In the PLS code excerpt, reproduce the passage starting at "clin_pls <- pls(x, y, ncomp" and ending at "#par(mar=c(1,1,1,1))", substituting "clinical_pls" for every occurrence of "clin_pls".

[Extract provided Boundary: Start]

Initially, we will use three components (as determined from the PCA).
clin_pls <- pls(x, y, ncomp = 3, mode = "regression")
## Note: Results are in terms of unit variance-- the further away from the center, the stronger the association
plotVar(clin_pls, overlap = F)
plotIndiv(clin_pls, group = liver.toxicity$treatment$Time.Group, ind.names = liver.toxicity$treatment$Dose.Group, legend = T, ellipse = T)
Note: CIMs are not rendering to markdown.
##Flush graphics device
#graphics.off()
#par(mar=c(1,1,1,1))
#cim(clin_pls, comp = 1:3, xlab = "clinic", ylab = "genes", margins = c(10, 10), title = "Clinical PLS Clustered Image Map")
perf() will be used to compute evaluation critera for the PLS model. For cross-validation, Mfold will be used rather than leave-one-out. nrepeat will be set to 50. We will set the progressBar to false, because the calculations aren’t large enough to warrant its use.
tune_pls <- perf(clin_pls, validation = "Mfold", folds = 10, nrepeat = 50, progressBar = FALSE)

[Extract provided Boundary: End]
[Records supplied Boundary: Start]

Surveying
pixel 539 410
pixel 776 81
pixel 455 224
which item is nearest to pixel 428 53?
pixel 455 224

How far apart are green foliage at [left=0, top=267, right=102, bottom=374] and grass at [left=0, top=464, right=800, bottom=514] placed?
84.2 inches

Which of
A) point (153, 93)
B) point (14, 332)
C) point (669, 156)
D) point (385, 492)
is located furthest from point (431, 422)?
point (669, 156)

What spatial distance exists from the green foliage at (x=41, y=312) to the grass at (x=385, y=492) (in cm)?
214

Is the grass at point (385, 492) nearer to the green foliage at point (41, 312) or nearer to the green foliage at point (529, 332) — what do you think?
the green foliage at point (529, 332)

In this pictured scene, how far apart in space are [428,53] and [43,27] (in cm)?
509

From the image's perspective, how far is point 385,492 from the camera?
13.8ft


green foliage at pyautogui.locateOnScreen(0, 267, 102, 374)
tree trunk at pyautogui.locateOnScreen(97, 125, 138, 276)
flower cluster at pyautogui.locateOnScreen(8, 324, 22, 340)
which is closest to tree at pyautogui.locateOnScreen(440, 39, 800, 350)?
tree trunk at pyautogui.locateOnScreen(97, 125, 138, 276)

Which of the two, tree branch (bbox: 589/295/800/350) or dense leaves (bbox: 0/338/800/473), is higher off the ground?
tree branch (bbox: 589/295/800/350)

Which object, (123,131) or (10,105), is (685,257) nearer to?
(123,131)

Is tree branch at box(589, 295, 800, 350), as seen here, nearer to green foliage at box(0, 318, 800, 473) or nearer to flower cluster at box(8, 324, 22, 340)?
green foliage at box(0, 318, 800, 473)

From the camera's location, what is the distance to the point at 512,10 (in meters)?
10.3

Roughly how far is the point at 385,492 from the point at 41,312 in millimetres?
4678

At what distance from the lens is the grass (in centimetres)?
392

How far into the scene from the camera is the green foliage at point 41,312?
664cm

[Records supplied Boundary: End]
[Records supplied Boundary: Start]

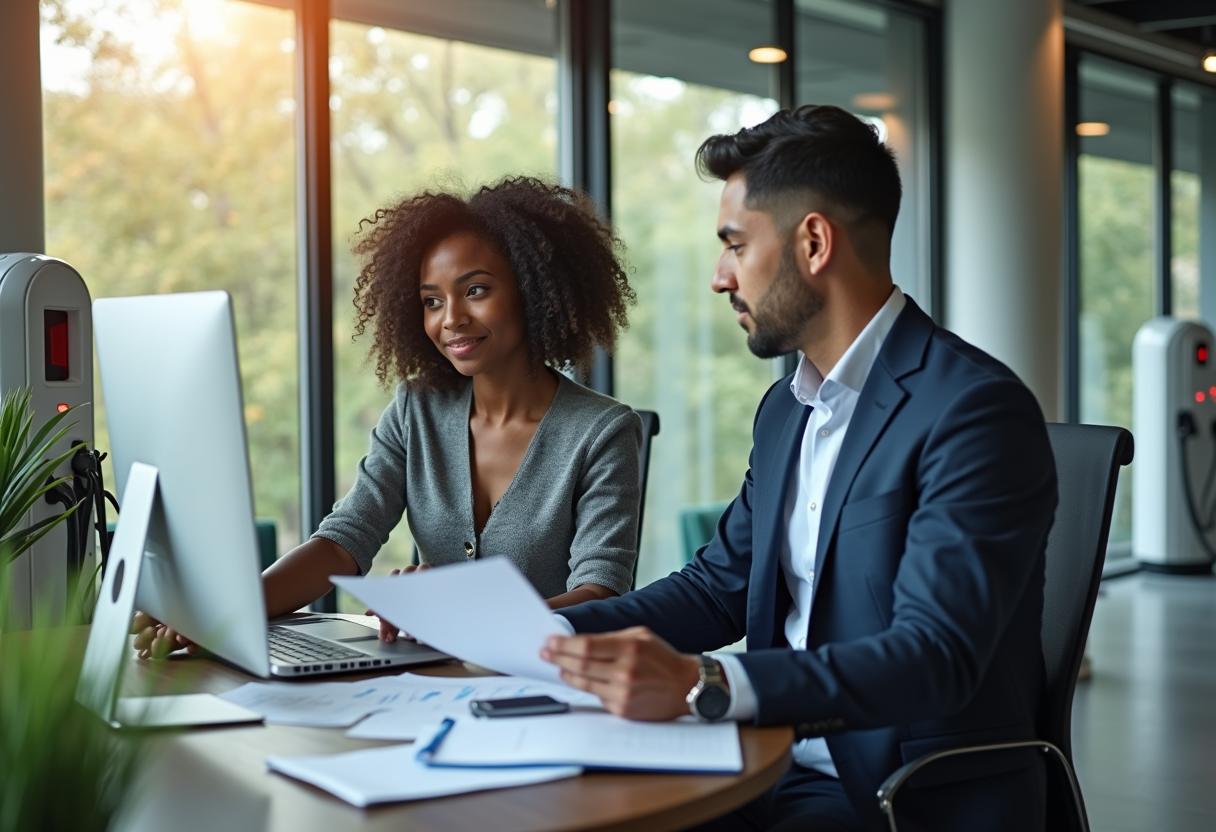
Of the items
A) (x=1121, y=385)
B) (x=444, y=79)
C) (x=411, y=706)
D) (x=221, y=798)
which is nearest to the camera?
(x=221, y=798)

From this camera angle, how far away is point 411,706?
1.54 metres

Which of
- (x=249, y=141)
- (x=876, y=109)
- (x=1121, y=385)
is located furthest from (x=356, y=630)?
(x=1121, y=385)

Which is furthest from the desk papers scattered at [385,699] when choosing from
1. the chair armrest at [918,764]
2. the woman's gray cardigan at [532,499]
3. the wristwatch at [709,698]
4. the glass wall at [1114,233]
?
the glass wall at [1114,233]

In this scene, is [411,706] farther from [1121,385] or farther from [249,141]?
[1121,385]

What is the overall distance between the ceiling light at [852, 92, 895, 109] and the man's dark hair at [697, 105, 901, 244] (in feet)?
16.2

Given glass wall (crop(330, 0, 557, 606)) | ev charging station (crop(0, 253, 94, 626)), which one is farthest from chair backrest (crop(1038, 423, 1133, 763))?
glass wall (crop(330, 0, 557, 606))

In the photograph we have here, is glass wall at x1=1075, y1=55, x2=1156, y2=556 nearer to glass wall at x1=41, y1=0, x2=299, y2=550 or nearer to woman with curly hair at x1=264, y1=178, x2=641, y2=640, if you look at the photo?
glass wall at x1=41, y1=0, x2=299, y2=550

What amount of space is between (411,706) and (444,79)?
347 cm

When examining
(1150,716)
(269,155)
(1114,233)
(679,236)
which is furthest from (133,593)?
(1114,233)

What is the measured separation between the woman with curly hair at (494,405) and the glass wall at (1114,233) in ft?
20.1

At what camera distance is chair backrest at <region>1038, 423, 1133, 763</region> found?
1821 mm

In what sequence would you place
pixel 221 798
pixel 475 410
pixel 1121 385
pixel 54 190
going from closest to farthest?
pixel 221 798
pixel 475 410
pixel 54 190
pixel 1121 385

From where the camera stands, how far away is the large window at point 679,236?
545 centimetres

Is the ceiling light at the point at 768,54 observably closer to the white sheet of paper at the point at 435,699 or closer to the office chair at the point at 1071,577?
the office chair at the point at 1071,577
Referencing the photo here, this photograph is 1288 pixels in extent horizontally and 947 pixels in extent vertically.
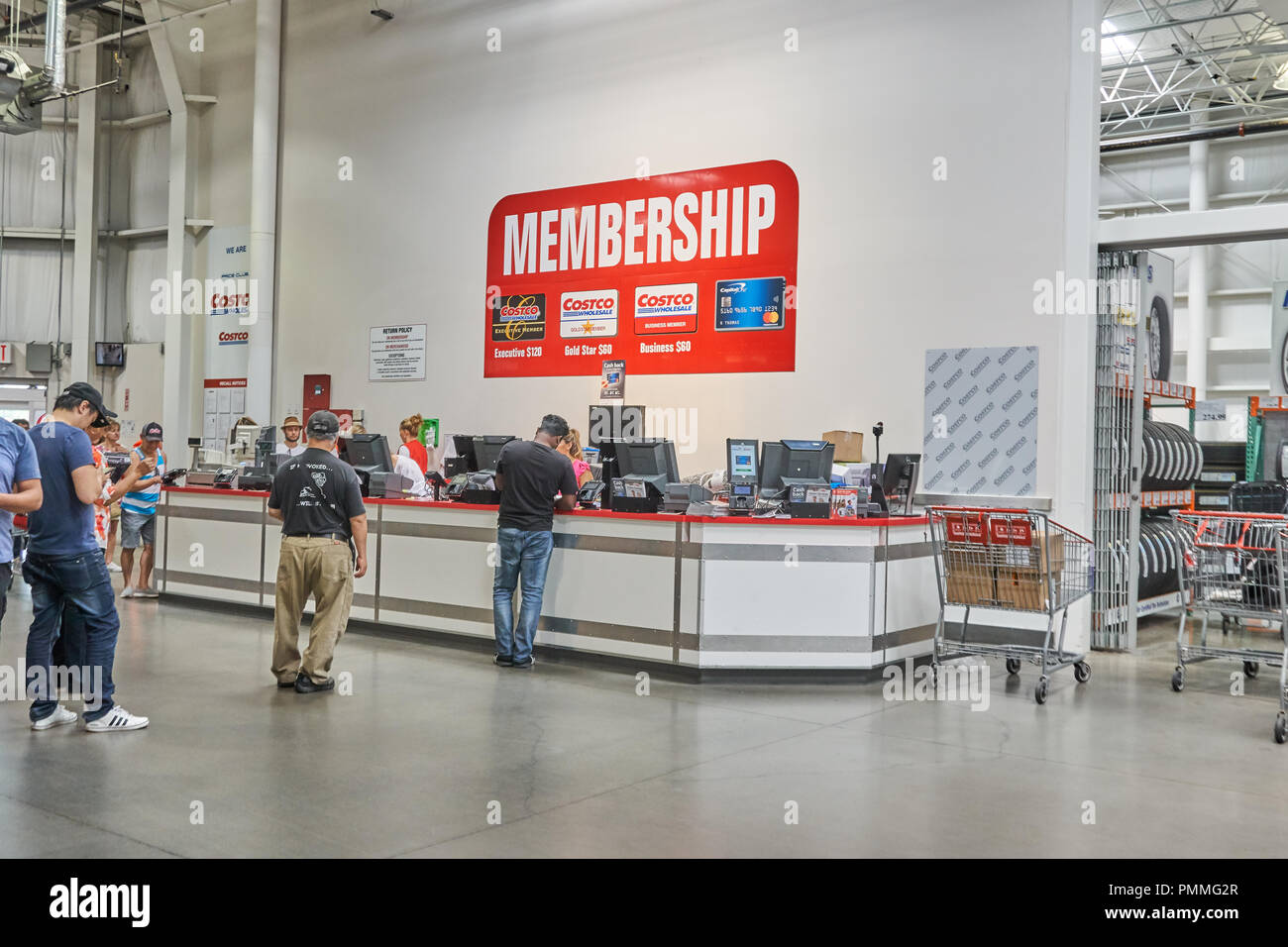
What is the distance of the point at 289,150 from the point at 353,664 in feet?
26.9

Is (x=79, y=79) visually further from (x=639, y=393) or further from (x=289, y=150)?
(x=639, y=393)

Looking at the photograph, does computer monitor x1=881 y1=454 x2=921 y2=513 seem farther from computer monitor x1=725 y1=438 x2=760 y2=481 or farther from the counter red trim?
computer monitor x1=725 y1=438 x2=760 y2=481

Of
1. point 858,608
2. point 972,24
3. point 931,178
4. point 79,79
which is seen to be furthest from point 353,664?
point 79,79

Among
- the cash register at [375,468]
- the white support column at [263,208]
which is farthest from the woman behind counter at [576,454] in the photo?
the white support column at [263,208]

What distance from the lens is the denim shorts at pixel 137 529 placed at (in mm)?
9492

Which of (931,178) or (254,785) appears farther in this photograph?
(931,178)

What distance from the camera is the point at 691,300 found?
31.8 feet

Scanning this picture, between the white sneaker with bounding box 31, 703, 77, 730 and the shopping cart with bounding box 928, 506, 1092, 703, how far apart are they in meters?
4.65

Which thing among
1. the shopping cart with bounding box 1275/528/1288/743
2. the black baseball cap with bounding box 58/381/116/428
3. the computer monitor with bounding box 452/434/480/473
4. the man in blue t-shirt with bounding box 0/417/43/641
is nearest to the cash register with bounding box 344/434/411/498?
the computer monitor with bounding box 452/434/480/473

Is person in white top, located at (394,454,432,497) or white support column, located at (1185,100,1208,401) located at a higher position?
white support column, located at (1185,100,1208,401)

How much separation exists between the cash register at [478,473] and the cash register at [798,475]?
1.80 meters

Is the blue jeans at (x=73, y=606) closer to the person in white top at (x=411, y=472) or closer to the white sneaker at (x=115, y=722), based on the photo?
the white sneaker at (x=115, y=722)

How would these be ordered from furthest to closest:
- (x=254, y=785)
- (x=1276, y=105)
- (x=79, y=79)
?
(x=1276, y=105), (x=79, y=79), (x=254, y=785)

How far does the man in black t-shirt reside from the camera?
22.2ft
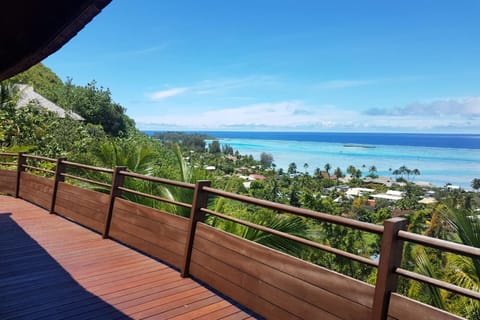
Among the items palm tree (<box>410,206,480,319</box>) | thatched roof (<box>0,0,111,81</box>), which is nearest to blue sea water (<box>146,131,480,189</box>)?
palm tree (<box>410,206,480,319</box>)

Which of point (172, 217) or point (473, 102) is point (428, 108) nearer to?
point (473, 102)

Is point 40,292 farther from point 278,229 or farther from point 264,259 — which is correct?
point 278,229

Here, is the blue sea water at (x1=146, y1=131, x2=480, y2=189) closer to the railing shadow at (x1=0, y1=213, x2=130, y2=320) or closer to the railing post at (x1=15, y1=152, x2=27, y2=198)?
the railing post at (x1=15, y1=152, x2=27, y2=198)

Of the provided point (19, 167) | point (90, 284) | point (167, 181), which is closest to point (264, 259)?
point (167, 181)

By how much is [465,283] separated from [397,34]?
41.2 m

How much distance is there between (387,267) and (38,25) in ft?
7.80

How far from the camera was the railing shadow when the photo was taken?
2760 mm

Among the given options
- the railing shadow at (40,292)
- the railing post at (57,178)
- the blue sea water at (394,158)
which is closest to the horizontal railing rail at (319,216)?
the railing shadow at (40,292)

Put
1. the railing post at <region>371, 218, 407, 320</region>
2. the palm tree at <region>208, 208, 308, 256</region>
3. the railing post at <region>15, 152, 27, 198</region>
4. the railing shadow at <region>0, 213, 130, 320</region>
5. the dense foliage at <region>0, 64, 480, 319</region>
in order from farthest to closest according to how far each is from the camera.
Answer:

[Records supplied Boundary: End]

Solution below:
clinical_pls <- pls(x, y, ncomp = 3, mode = "regression")
## Note: Results are in terms of unit variance-- the further away from the center, the stronger the association
plotVar(clinical_pls, overlap = F)
plotIndiv(clinical_pls, group = liver.toxicity$treatment$Time.Group, ind.names = liver.toxicity$treatment$Dose.Group, legend = T, ellipse = T)
Note: CIMs are not rendering to markdown.
##Flush graphics device
#graphics.off()
#par(mar=c(1,1,1,1))